## start DATA TO USE
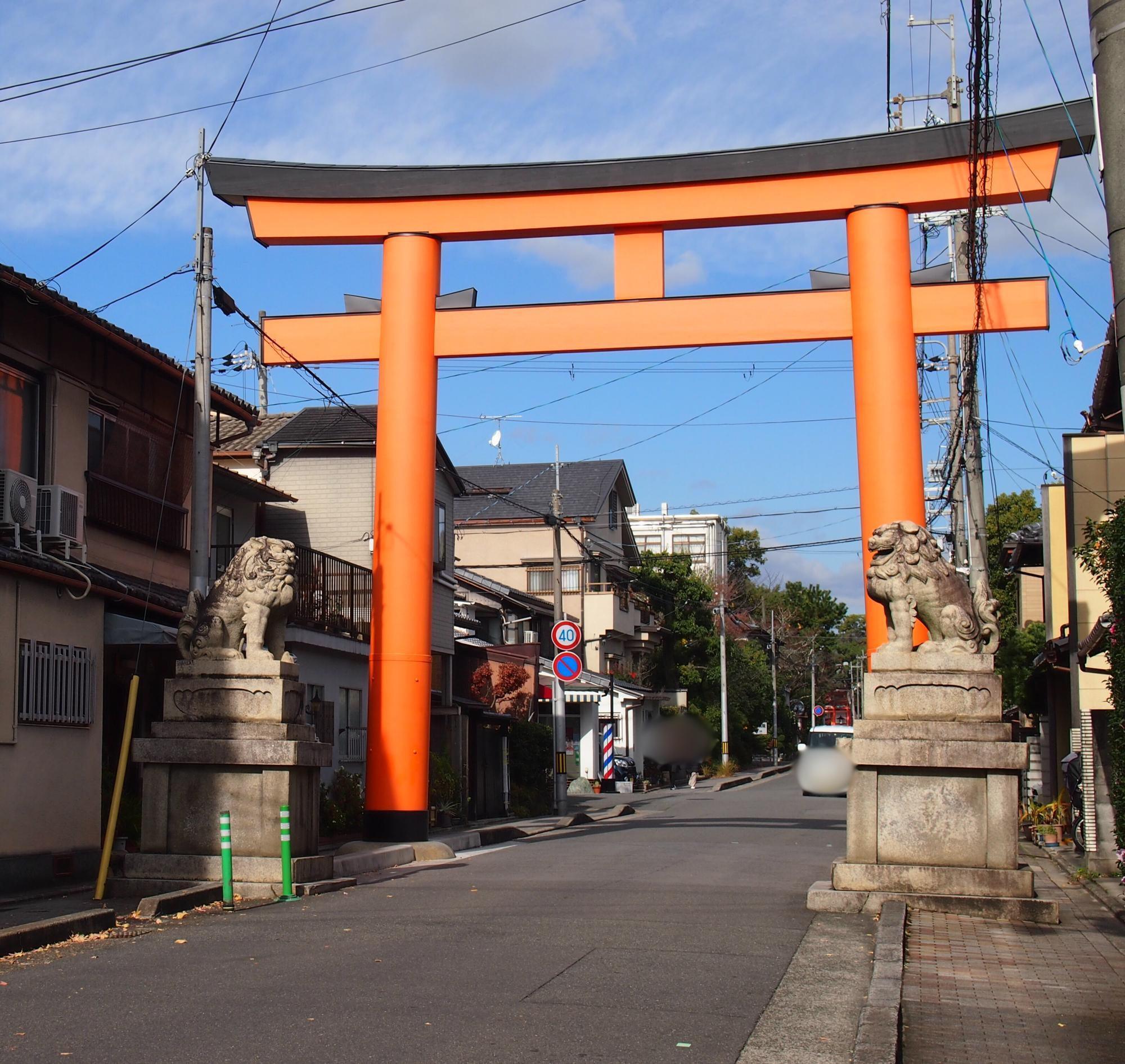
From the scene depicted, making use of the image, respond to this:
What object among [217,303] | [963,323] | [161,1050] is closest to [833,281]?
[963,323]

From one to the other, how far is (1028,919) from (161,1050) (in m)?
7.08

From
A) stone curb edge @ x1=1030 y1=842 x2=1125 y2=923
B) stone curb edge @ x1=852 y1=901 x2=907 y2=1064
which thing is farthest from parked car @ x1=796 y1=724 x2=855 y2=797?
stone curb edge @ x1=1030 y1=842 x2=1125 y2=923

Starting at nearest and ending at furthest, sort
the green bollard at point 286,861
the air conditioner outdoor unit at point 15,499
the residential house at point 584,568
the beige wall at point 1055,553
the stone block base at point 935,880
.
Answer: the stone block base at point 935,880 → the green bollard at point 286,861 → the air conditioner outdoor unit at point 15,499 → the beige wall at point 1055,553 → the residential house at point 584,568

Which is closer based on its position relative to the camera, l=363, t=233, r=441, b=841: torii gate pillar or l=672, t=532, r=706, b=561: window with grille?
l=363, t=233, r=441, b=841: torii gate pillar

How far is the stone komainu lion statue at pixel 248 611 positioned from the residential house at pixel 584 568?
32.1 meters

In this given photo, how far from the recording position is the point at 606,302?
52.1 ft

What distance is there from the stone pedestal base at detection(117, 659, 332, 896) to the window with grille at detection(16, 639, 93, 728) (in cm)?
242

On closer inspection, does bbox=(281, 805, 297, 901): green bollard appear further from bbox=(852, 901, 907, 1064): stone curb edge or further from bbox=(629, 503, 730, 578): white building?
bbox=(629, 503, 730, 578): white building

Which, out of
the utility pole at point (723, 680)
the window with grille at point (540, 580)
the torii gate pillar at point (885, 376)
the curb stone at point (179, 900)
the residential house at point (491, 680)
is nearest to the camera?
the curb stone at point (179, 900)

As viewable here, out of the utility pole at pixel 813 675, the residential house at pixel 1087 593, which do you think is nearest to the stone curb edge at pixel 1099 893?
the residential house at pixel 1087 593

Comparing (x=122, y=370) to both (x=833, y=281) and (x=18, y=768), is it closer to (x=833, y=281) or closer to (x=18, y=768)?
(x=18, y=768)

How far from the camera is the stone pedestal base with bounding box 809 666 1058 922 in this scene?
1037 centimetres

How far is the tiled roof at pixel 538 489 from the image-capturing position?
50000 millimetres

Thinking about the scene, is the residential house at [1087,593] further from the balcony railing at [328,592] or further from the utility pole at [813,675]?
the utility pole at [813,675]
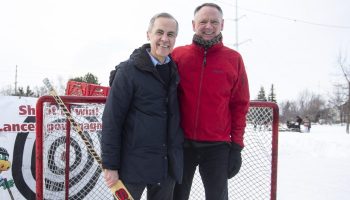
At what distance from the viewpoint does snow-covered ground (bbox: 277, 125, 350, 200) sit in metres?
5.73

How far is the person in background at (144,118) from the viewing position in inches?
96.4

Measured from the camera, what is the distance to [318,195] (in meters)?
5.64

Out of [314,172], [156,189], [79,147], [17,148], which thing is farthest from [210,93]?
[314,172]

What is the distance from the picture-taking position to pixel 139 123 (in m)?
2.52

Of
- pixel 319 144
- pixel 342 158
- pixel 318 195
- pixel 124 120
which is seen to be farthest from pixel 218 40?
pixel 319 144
## end DATA TO USE
### GOAL
Please rewrite all of the lines above with "balcony railing" swapped for "balcony rail", leaving everything else unchanged and leaving out the pictures.

### REPLY
From the scene depicted, making use of the image, respond to this:
What object among [217,303] | [963,323] | [161,1050] is closest to [833,281]?
[963,323]

From one to the other, how far is (1028,919) from (161,1050) (in m)?
7.08

From
A) stone curb edge @ x1=1030 y1=842 x2=1125 y2=923
B) stone curb edge @ x1=852 y1=901 x2=907 y2=1064
which thing is farthest from parked car @ x1=796 y1=724 x2=855 y2=797?
stone curb edge @ x1=1030 y1=842 x2=1125 y2=923

Starting at nearest and ending at furthest, sort
the green bollard at point 286,861
the air conditioner outdoor unit at point 15,499
the residential house at point 584,568
the beige wall at point 1055,553
the stone block base at point 935,880
.
Answer: the stone block base at point 935,880 → the green bollard at point 286,861 → the air conditioner outdoor unit at point 15,499 → the beige wall at point 1055,553 → the residential house at point 584,568

Which is closer based on its position relative to the camera, l=363, t=233, r=441, b=841: torii gate pillar or l=672, t=532, r=706, b=561: window with grille?
l=363, t=233, r=441, b=841: torii gate pillar

How far is the stone komainu lion statue at pixel 248 611 positioned from the residential house at pixel 584 568?
32.1 meters

In this given photo, how far from the recording position is the point at 606,302?
52.1 ft

What distance is there from the stone pedestal base at detection(117, 659, 332, 896) to the window with grille at detection(16, 639, 93, 728) (in cm)?
242

On closer inspection, does bbox=(281, 805, 297, 901): green bollard appear further from bbox=(852, 901, 907, 1064): stone curb edge or further from bbox=(629, 503, 730, 578): white building?
bbox=(629, 503, 730, 578): white building

Which, out of
the utility pole at point (723, 680)
the window with grille at point (540, 580)
the torii gate pillar at point (885, 376)
the curb stone at point (179, 900)
the residential house at point (491, 680)
is nearest to the camera?
the curb stone at point (179, 900)

As viewable here, out of the utility pole at pixel 813 675, the residential house at pixel 1087 593, which do you think is nearest to the stone curb edge at pixel 1099 893?
the residential house at pixel 1087 593

Comparing (x=122, y=370) to both (x=833, y=281) and (x=18, y=768), is it closer to (x=833, y=281) or closer to (x=18, y=768)?
(x=18, y=768)

How far from the camera is the stone pedestal base with bounding box 809 666 1058 922 in this scene?
1037 centimetres

How far is the tiled roof at pixel 538 489 from the image-capturing position?
50000 millimetres

Thinking about the scene, is the residential house at [1087,593] further from the balcony rail at [328,592] or further from the utility pole at [813,675]?
the utility pole at [813,675]
At what distance from the viewpoint does snow-covered ground (bbox: 277, 125, 350, 200) sit in metres?
5.73

How far is the person in background at (144,118) from the viewing position in inches?
96.4

Measured from the camera, what is the distance to [318,195] (in meters)?
5.64

Out of [314,172], [156,189], [79,147], [17,148], which thing is farthest from [210,93]?
[314,172]

What is the distance from the picture-taking position to pixel 139 123 (in m)?
2.52

Of
- pixel 319 144
- pixel 342 158
- pixel 318 195
- pixel 124 120
which is seen to be farthest from pixel 218 40?
pixel 319 144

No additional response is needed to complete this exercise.